CMD ["run", "--config", "/etc/caddy/Caddyfile", "--adapter", "caddyfile"]

running the curl in the containers continue to show the errors:

# curl --unix-socket /tmp/http.sock --no-buffer -X GET http://unixsocket/config/
{"error":"client is not allowed to access from origin ''"}
# curl --unix-socket /tmp/http.sock -X GET -H'Content-Type: application/json' http://unixsocket/config/
{"error":"client is not allowed to access from origin ''"}
# curl --unix-socket /tmp/http.sock -X GET -H'Content-Type: application/json' unixsocket/config/
{"error":"client is not allowed to access from origin ''"}
# curl --unix-socket /tmp/http.sock -X GET -H'Content-Type: application/json' -H'Origin: unixsocket' http://unixsocket/config/
{"error":"client is not allowed to access from origin 'unixsocket'"}
# curl --unix-socket /tmp/http.sock -X GET -H'Content-Type: application/json' -H'Origin: unixsocket' unixsocket/config/
{"error":"client is not allowed to access from origin 'unixsocket'"}

You might need http://unixsocket… (I’d have to go look when I have a chance, but if you are able to try it sooner, that should be faster.) – Origins are typically scheme + host.

1 Like

Indeed.

/usr/bin # curl --unix-socket /tmp/http.sock -X GET -H'Content-Type: application/json' -H'Origin: http://unixsocket' http://unixsocket/config/
{"admin":{"enforce_origin":true,"listen":"unix//tmp/http.sock","origins":["unixsocket"]},"logging":{"logs":{"default":{"level":"DEBUG"}}}}
/usr/bin # curl --unix-socket /tmp/http.sock -X GET -H'Content-Type: application/json' -H'Origin: http://unixsocket' unixsocket/config/
{"admin":{"enforce_origin":true,"listen":"unix//tmp/http.sock","origins":["unixsocket"]},"logging":{"logs":{"default":{"level":"DEBUG"}}}}

I looked at the actual commit as well cmd: Fix unix socket addresses for admin API requests (#4742) · caddyserver/caddy@2e4c091 · GitHub

For reference, the ones without the scheme and just the host continue to fail (as expected?)

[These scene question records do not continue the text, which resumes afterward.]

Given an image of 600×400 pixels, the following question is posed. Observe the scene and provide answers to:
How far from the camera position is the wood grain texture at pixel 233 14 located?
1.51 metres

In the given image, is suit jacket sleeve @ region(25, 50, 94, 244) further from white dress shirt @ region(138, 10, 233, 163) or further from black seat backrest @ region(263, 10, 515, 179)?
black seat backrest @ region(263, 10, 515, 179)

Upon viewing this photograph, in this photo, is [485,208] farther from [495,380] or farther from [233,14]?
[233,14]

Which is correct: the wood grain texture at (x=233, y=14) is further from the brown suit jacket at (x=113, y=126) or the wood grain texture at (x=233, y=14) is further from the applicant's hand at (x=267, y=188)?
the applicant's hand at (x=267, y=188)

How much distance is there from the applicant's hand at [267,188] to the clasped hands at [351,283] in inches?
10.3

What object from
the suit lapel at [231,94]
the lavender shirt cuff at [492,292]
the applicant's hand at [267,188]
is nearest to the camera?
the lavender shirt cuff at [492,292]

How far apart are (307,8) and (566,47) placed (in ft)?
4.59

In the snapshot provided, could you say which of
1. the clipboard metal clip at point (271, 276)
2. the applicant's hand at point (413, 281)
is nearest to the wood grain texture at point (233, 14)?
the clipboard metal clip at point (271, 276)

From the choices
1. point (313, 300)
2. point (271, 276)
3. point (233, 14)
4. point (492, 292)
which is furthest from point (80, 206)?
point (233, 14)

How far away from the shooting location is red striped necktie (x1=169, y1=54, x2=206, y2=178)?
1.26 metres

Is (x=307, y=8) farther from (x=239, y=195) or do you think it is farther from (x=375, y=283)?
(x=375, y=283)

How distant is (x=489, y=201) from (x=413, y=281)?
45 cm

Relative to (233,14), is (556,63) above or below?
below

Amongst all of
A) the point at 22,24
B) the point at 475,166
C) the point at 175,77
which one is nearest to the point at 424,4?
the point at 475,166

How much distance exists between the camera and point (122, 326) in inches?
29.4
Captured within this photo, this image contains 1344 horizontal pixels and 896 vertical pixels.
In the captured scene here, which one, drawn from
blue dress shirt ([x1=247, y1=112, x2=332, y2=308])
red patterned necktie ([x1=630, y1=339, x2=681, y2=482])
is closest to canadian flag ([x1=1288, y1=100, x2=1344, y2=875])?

/usr/bin # curl --unix-socket /tmp/http.sock -X GET -H'Content-Type: application/json' http://unixsocket/config/
{"error":"client is not allowed to access from origin ''"}
/usr/bin # curl --unix-socket /tmp/http.sock -X GET -H'Content-Type: application/json' unixsocket/config/
{"error":"client is not allowed to access from origin ''"}
/usr/bin # curl --unix-socket /tmp/http.sock -X GET -H'Content-Type: application/json' -H'Origin: unixsocket' http://unixsocket/config/
{"error":"client is not allowed to access from origin 'unixsocket'"}
/usr/bin # curl --unix-socket /tmp/http.sock -X GET -H'Content-Type: application/json' -H'Origin: unixsocket' unixsocket/config/
{"error":"client is not allowed to access from origin 'unixsocket'"}

I’ll now go and followup at Interest in enabling `enforce_origin` and `origins`? · Issue #359 · lucaslorentz/caddy-docker-proxy · GitHub

Thank you @matt @emilylange and @francislavoie

1 Like

My understanding is that the Origin header should always contain a scheme:

2 Likes

This topic was automatically closed after 30 days. New replies are no longer allowed.